Drugs worth R800 million destroyed


The South African Police Service (SAPS) destroyed drugs worth R800 million this week. The drugs, which include cocaine, heroin, Mandrax tablets and marijuana, were seized during several raids.

Brig. Police spokesperson Athlenda Mathe says this is the third time in the current financial year that drugs have been destroyed.

“In September, 1.7 tons of drugs worth R170 million were destroyed in Cape Town.”

In the 2022-23 financial year, 28 tonnes of drugs were destroyed. These drugs had a street value of a total of R2 billion.

Mathe says the drugs that were destroyed on Thursday are connected to a number of high-profile cases. In one of these cases, the police seized more than one ton of cocaine worth R400 million.

“The drugs were seized in August last year when Ebrahim Kara, Elias Radebe and Meshack Ngobese were arrested in Cape Town,” she says.

“The three were caught in a truck that was transporting more than 600 blocks of cocaine. The drugs were hidden in a fake wooden compartment.”

Mathe says the case has already been settled, therefore these drugs could now be destroyed.

All drugs seized by the police are routinely sent for forensic testing.

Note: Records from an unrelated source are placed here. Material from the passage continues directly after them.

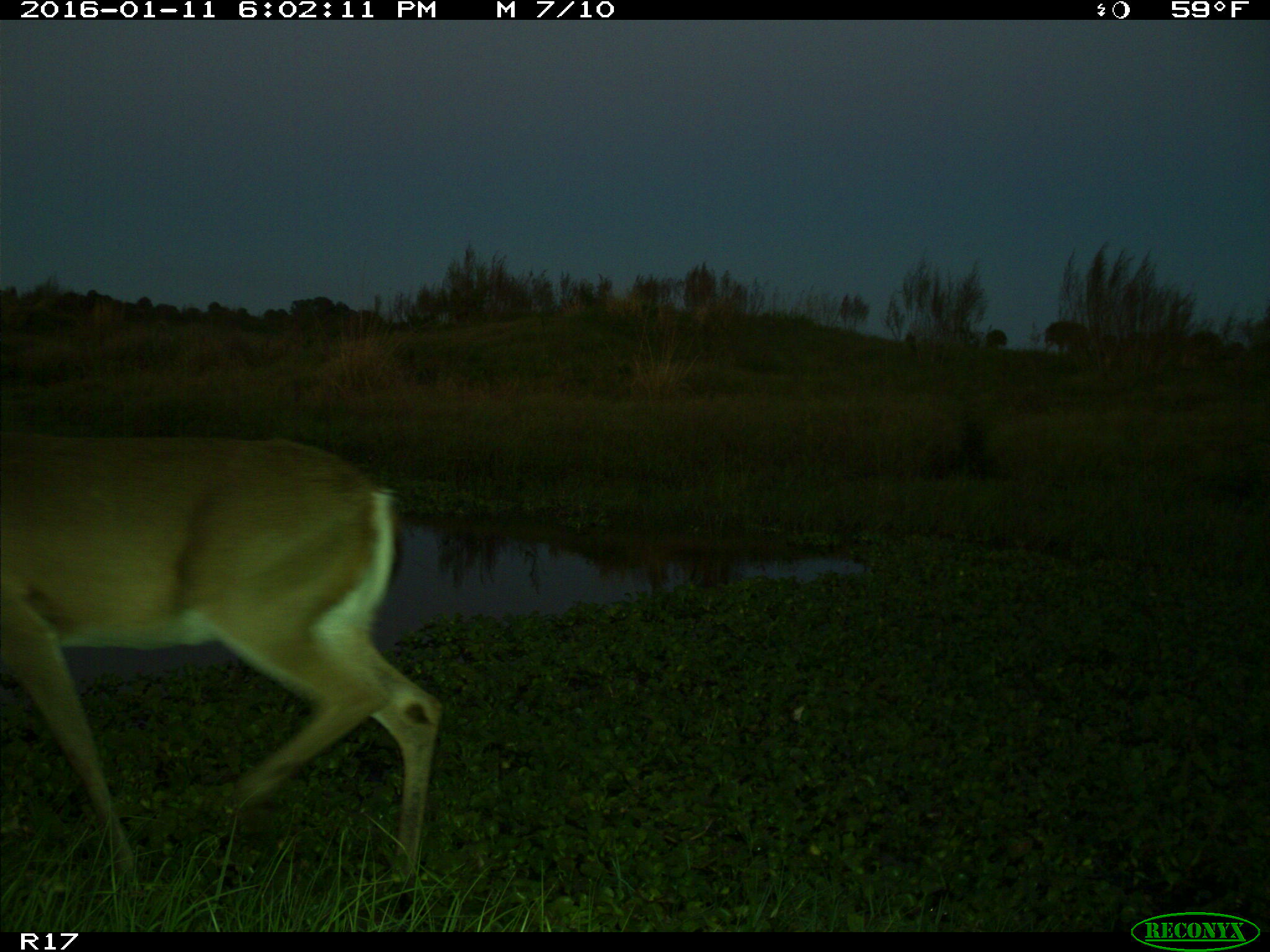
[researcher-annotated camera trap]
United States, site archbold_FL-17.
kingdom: Animalia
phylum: Chordata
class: Mammalia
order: Artiodactyla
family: Cervidae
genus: Odocoileus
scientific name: Odocoileus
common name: deer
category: unidentified deer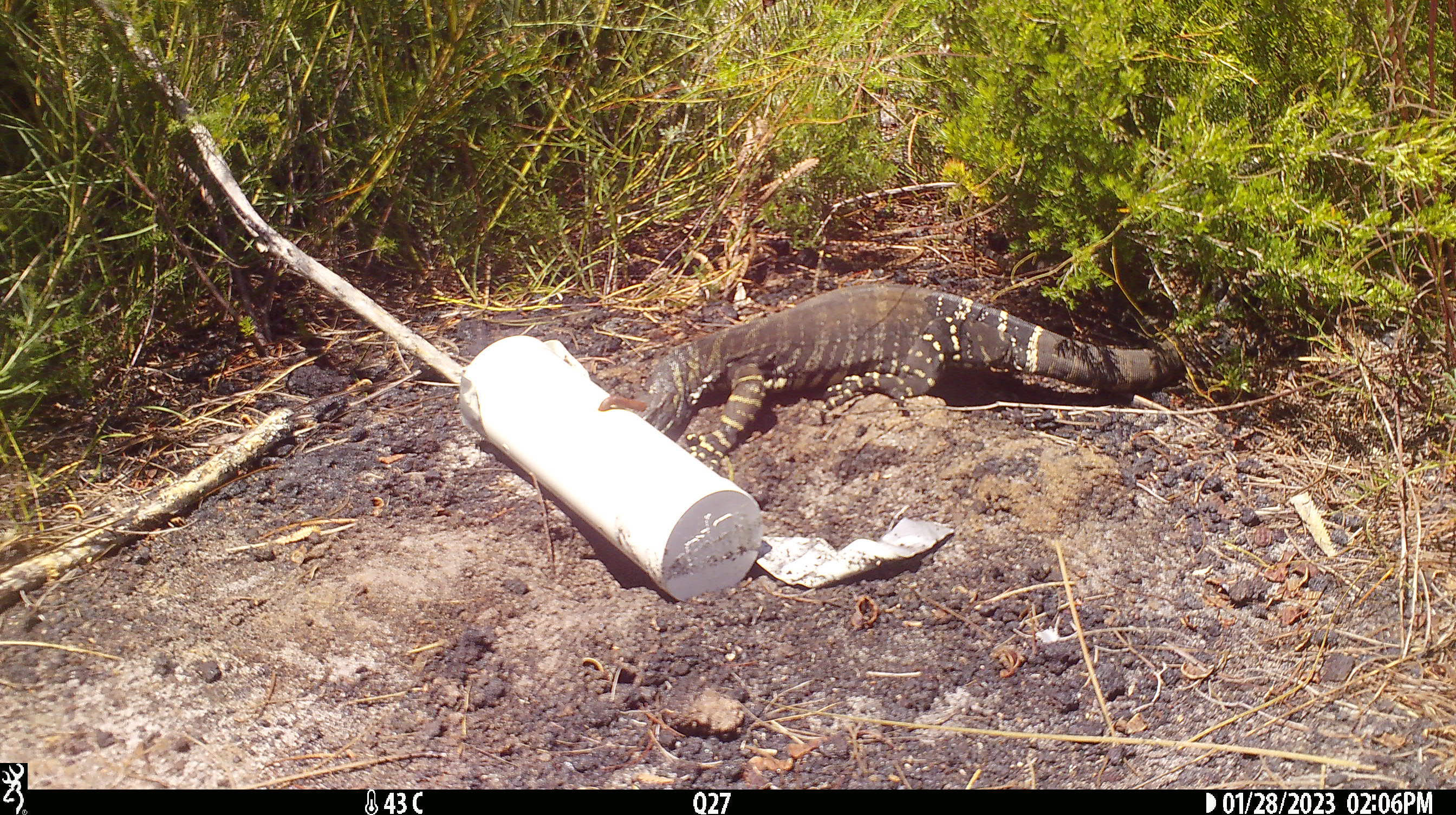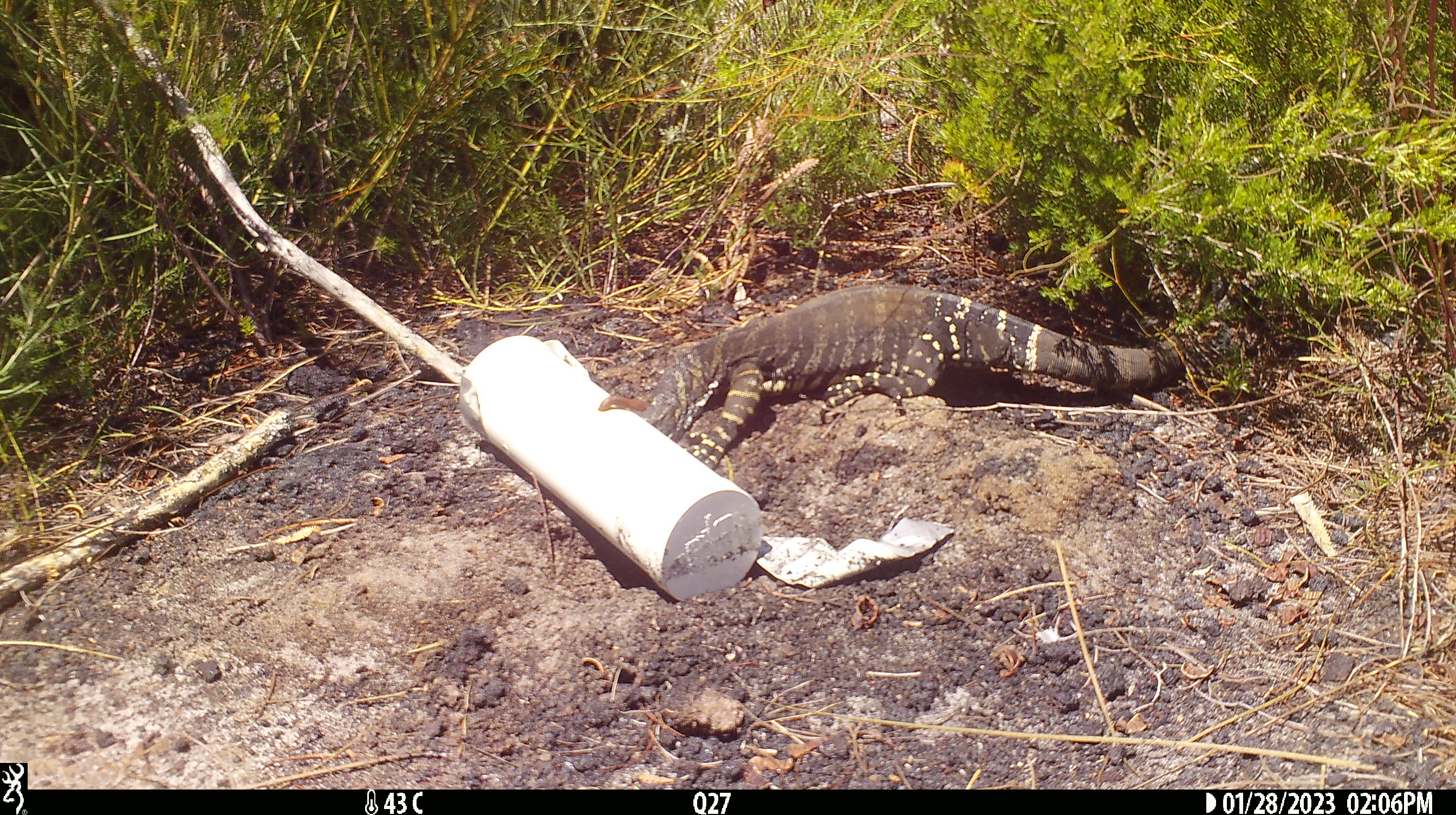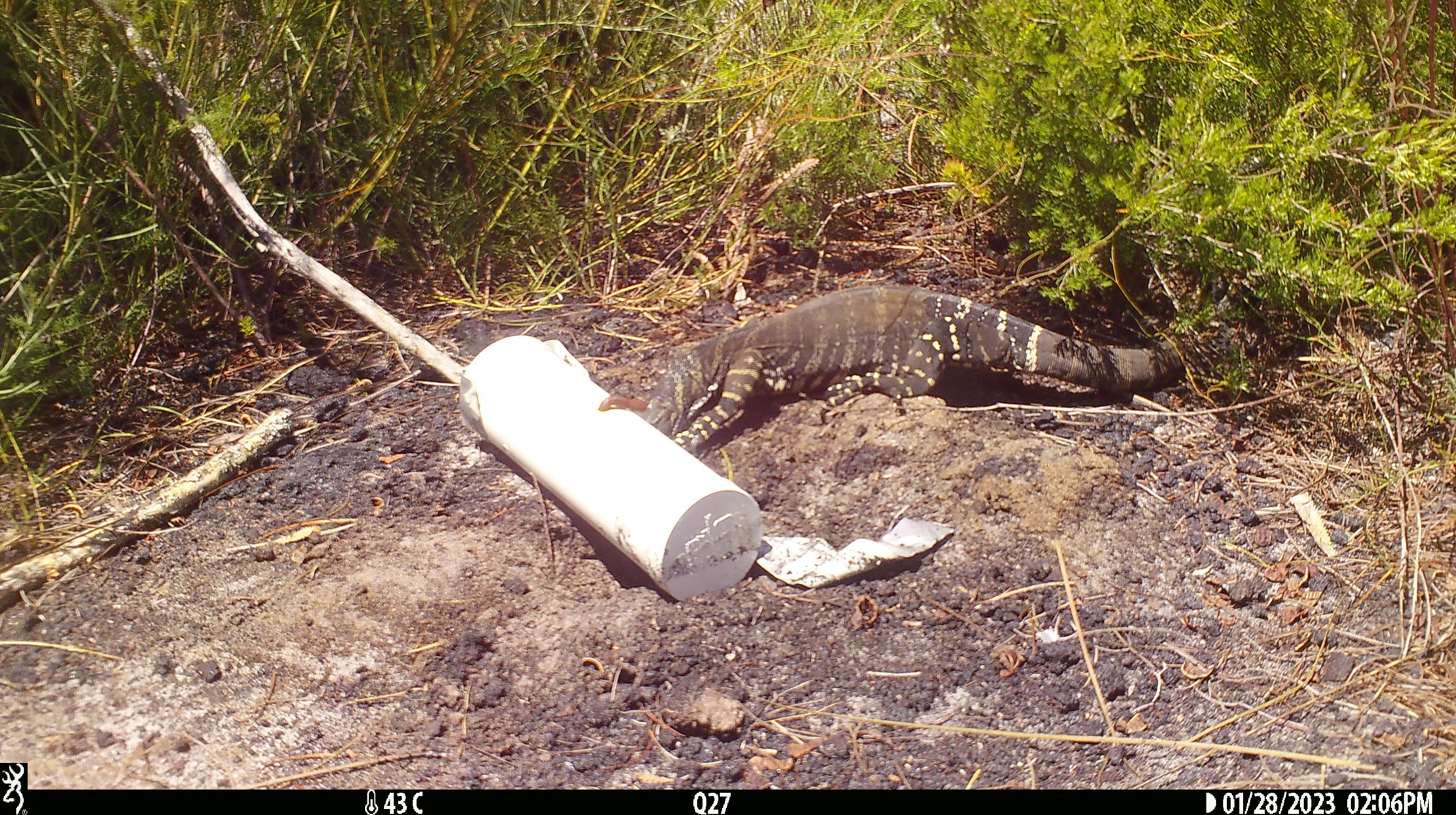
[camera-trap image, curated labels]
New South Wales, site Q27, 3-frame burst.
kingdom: Animalia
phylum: Chordata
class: Reptilia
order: Squamata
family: Varanidae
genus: Varanus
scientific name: Varanus varius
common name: lace monitor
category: goanna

The drugs that were destroyed on Thursday were also subjected to the tests again “after a thorough process that confirms the finalization of cases”.

“All the drugs that were destroyed were also audited to ensure compliance with the set standard.”

Progress made

General Fannie Masemola, national police commissioner, says it is encouraging to see that the police are fighting drug trafficking in the country.

“Since the start of operation Shanela, 15,400 suspects have been arrested for drug possession. Another 7,000 were arrested for alleged drug trafficking.”

Masemola says the latest incident where drugs worth R150 million were seized in KwaZulu-Natal also illustrates the cooperation between law enforcement agencies around the world to combat transnational organized crime.

“Our intelligence structures are working hard to stop drug trafficking in the country. It is also clear evidence that those involved in border security are working together to tighten controls on cargo entering and leaving our country.”